#### [What is required]
Convert every line of the listing below into a JSON array of strings, one string per line, skipping blank lines and leaving the picture out.

#### [Record list]
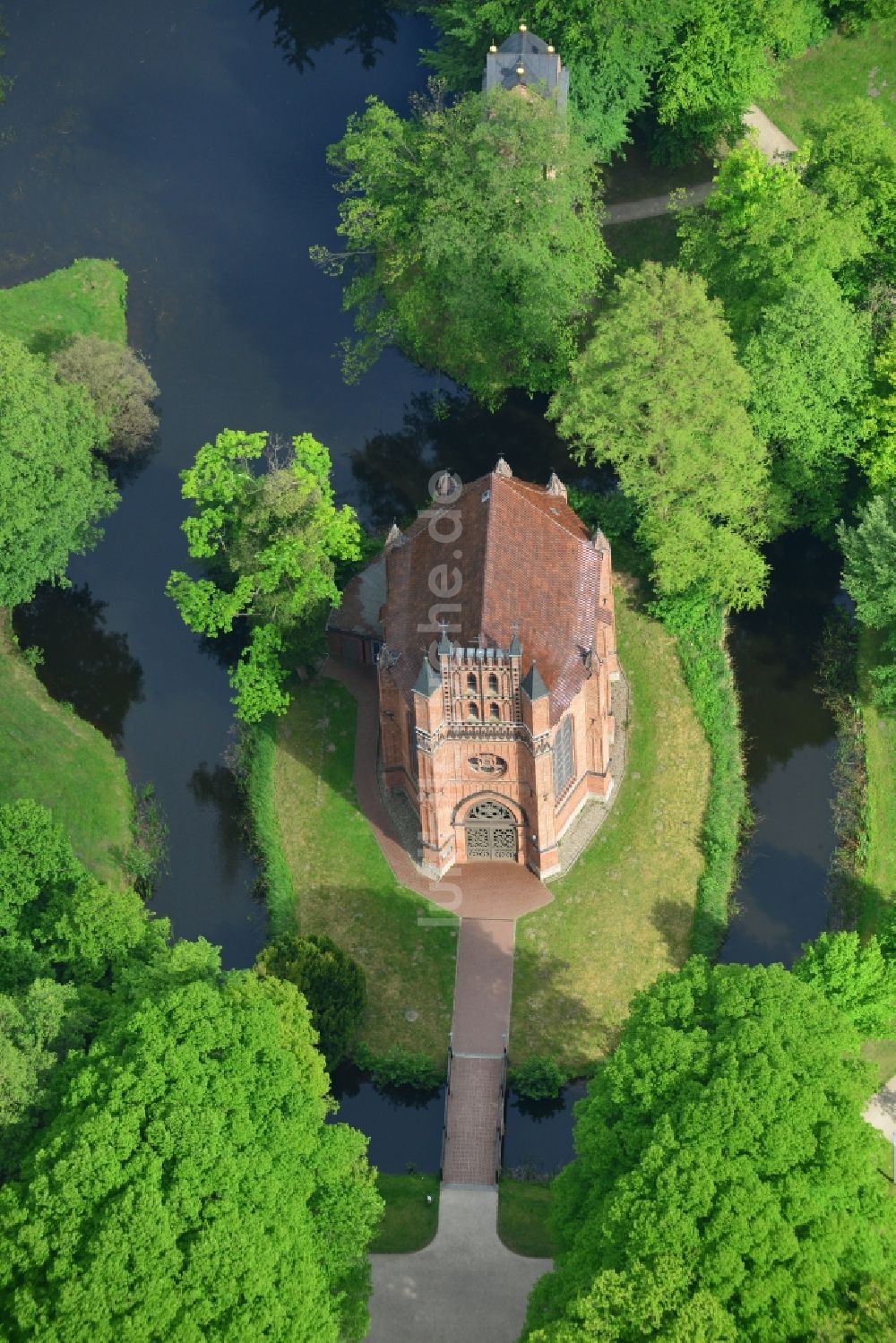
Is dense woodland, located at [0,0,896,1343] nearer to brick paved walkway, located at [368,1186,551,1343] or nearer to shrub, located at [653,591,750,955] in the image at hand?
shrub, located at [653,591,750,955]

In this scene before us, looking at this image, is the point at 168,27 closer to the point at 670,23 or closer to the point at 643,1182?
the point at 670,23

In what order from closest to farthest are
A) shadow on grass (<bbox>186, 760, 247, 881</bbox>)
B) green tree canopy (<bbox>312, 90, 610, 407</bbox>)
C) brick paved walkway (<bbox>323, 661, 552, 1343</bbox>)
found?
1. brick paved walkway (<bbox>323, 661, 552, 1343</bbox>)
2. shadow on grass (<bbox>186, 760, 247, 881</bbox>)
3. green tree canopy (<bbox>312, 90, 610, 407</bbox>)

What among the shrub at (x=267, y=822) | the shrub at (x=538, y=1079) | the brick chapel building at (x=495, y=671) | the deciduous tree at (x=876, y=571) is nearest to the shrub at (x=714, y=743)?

#### [Solution for this exercise]
[
  "Is dense woodland, located at [0,0,896,1343] nearer to brick paved walkway, located at [368,1186,551,1343] or nearer to shrub, located at [653,591,750,955] in the image at hand?",
  "shrub, located at [653,591,750,955]",
  "In this scene before us, looking at this image, is the point at 168,27 closer to the point at 670,23 or closer to the point at 643,1182?",
  "the point at 670,23",
  "In what order from closest to farthest are",
  "A) shadow on grass (<bbox>186, 760, 247, 881</bbox>)",
  "B) green tree canopy (<bbox>312, 90, 610, 407</bbox>)",
  "C) brick paved walkway (<bbox>323, 661, 552, 1343</bbox>)",
  "found?",
  "1. brick paved walkway (<bbox>323, 661, 552, 1343</bbox>)",
  "2. shadow on grass (<bbox>186, 760, 247, 881</bbox>)",
  "3. green tree canopy (<bbox>312, 90, 610, 407</bbox>)",
  "What among the shrub at (x=267, y=822) | the shrub at (x=538, y=1079) | the brick chapel building at (x=495, y=671) | the deciduous tree at (x=876, y=571) is nearest to the shrub at (x=714, y=743)?"
]